» **Description of the task**
Please write out the lines word for word, starting with the line that contains "The following question" and going on through the line that contains "3. the green tree line at [89,92]", with both of those lines included.

--- Start ---

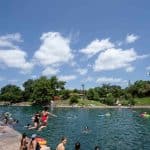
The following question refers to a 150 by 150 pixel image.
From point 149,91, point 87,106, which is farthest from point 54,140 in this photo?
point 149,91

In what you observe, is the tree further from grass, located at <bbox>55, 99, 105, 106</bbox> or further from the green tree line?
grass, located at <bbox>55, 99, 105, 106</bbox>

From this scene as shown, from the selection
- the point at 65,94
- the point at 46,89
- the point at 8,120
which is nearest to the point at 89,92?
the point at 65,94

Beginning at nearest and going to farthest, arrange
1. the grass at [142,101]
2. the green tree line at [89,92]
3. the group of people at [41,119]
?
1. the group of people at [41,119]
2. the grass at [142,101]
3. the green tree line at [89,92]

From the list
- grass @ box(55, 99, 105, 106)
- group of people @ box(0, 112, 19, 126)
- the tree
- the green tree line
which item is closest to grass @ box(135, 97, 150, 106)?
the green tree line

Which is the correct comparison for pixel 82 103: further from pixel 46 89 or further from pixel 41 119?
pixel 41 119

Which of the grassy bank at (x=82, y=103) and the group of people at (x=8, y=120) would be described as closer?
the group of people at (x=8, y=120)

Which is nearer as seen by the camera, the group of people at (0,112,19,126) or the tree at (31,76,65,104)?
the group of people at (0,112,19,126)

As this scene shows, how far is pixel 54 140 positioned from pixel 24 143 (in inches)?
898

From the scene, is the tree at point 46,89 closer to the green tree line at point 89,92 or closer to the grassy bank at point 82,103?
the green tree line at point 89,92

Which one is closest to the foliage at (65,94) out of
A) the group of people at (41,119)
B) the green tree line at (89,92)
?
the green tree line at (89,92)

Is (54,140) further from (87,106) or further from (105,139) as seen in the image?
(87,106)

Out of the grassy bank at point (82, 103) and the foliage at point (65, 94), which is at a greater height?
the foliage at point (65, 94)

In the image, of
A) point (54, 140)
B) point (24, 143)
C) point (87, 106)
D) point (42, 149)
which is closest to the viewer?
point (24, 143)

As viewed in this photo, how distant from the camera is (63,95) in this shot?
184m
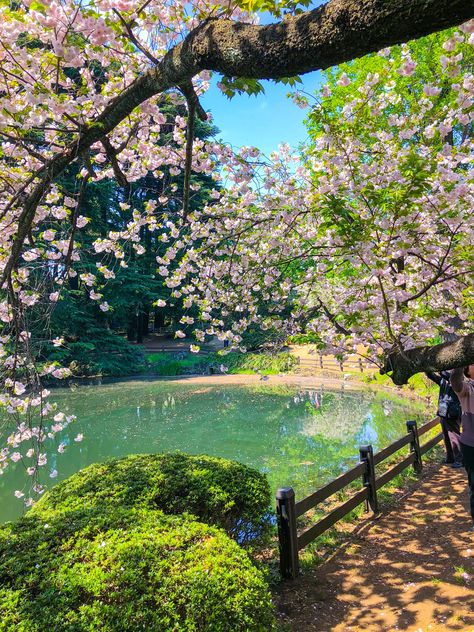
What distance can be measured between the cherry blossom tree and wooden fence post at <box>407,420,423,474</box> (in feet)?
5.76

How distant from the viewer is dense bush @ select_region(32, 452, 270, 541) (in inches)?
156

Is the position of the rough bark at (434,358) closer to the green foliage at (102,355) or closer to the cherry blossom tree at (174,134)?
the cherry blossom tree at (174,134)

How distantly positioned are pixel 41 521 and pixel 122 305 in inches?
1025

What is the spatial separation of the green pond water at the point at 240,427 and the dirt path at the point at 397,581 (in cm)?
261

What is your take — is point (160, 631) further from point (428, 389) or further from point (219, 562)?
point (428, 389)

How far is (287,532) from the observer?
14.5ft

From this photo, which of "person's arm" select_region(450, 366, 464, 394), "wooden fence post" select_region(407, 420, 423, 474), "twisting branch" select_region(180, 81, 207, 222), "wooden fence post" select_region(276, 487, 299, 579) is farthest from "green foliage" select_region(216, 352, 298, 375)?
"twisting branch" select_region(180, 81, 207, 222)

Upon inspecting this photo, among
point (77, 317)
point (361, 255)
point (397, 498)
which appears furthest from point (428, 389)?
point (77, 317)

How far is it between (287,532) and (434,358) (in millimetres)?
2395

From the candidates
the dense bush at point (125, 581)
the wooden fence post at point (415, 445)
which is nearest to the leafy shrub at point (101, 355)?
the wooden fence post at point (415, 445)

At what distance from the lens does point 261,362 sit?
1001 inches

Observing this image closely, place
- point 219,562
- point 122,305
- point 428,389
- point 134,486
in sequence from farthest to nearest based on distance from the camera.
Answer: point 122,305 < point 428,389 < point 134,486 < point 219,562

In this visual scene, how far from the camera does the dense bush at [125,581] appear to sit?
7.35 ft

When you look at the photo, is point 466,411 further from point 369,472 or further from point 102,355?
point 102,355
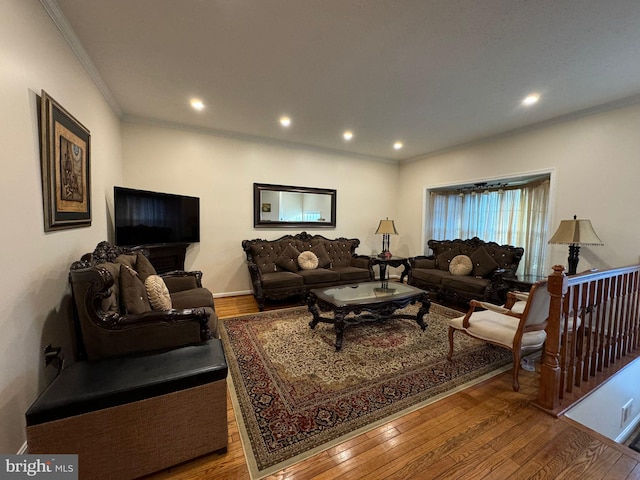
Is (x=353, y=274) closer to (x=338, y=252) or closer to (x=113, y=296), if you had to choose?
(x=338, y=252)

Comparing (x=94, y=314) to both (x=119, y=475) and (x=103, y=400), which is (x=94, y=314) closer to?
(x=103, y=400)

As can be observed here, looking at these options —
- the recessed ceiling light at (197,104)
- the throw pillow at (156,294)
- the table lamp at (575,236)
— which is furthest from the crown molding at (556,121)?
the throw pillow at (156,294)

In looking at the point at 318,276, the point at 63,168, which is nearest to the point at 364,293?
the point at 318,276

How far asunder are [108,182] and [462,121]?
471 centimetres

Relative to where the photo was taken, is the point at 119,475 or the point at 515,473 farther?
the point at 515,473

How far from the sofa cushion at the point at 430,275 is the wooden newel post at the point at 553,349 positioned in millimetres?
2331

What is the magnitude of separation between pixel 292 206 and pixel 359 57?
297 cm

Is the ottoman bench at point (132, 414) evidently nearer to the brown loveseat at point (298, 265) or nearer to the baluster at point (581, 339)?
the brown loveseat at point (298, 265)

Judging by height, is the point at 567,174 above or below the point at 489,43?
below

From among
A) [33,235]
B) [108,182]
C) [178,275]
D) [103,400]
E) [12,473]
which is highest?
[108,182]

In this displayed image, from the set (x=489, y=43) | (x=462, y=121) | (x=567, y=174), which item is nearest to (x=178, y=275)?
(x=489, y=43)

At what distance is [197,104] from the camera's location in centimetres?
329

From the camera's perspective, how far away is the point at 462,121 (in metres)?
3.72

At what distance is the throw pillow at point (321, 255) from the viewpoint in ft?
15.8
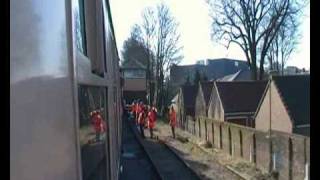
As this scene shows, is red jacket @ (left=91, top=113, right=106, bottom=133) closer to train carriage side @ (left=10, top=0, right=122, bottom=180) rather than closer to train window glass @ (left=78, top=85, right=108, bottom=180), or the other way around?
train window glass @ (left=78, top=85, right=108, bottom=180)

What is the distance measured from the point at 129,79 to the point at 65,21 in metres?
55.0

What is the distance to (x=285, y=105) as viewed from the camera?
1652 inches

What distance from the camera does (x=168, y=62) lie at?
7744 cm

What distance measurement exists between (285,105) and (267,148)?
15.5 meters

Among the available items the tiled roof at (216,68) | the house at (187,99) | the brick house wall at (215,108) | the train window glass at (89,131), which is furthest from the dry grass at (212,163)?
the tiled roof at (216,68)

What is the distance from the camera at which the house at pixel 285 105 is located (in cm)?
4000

--- End ---
--- Start ---

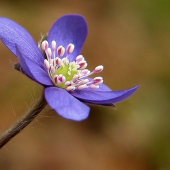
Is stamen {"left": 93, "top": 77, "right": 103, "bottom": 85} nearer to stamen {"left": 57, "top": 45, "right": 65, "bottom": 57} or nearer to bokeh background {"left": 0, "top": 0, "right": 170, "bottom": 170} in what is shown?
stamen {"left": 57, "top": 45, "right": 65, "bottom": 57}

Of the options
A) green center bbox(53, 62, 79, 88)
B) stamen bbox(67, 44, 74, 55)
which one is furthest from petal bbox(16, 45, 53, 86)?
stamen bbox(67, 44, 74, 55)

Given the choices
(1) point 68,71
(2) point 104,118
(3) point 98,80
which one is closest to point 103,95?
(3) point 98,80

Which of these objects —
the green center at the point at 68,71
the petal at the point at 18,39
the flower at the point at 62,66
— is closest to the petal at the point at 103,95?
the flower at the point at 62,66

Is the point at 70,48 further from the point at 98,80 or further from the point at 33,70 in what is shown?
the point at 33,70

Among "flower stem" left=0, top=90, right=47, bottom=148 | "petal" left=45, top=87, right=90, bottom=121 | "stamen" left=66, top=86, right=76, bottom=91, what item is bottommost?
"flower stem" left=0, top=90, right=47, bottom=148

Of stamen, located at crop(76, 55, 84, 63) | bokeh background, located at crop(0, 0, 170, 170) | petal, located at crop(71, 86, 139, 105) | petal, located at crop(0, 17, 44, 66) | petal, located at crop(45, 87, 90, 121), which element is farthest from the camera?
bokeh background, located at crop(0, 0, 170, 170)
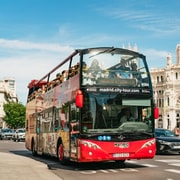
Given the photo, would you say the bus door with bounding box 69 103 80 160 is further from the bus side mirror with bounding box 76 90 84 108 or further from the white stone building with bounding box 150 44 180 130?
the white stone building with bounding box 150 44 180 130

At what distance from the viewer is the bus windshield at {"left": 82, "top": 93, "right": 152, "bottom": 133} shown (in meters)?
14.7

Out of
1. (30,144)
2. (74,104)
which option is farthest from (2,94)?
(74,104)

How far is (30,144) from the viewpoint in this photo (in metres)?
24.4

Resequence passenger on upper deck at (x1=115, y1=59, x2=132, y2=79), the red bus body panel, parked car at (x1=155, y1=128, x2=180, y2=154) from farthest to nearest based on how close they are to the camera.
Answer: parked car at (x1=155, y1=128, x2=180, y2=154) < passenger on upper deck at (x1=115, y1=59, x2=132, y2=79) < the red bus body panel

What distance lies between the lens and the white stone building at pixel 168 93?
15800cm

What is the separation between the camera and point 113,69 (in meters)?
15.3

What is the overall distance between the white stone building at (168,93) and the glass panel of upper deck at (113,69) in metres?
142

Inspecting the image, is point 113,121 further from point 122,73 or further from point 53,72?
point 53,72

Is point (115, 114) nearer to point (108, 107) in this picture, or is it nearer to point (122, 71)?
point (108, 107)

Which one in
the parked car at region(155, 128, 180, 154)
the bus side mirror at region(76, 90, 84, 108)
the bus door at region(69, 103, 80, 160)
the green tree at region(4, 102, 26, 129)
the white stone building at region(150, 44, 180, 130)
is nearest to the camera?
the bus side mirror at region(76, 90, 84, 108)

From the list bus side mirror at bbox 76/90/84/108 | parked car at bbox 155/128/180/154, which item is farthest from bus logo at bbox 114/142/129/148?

--- End ---
--- Start ---

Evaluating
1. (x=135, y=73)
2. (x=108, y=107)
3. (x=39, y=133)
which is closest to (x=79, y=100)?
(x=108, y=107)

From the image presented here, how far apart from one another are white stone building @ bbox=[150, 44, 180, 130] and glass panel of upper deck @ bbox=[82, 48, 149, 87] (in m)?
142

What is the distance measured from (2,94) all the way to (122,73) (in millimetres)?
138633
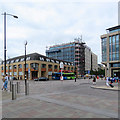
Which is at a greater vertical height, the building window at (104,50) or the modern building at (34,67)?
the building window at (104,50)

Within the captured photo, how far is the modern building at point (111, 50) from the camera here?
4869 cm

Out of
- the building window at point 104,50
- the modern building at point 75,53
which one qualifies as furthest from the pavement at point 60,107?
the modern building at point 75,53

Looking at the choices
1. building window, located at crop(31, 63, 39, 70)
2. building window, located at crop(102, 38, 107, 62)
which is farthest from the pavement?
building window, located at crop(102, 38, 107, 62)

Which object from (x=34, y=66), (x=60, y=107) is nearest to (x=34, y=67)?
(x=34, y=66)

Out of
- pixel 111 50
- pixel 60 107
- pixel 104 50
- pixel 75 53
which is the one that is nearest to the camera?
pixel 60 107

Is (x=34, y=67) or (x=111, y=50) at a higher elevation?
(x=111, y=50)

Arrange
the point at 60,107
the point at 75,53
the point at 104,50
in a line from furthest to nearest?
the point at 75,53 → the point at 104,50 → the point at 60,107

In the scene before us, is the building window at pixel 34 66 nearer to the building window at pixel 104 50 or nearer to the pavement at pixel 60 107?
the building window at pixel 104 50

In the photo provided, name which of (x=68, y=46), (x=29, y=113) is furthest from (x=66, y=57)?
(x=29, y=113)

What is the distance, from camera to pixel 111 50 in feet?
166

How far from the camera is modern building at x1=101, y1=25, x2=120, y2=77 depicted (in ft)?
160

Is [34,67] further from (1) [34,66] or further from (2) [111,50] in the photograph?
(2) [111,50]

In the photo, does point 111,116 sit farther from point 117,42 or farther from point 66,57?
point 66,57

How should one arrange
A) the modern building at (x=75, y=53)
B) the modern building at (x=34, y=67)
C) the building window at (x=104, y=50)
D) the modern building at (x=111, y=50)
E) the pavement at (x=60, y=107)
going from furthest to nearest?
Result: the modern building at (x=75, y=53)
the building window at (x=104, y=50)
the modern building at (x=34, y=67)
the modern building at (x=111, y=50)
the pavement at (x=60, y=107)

--- End ---

» **Final result**
The following question refers to a 150 by 150 pixel image.
From point 149,91, point 87,106, which is farthest from point 54,140 in this photo?
point 149,91

In what you observe, is the tree further from grass, located at <bbox>55, 99, 105, 106</bbox> or further from the green tree line?
grass, located at <bbox>55, 99, 105, 106</bbox>

From this scene as shown, from the selection
- the point at 65,94
- the point at 46,89
- the point at 8,120
which is nearest to the point at 89,92?
the point at 65,94

Beginning at nearest and going to farthest, arrange
1. the grass at [142,101]
2. the green tree line at [89,92]
3. the group of people at [41,119]
?
1. the group of people at [41,119]
2. the grass at [142,101]
3. the green tree line at [89,92]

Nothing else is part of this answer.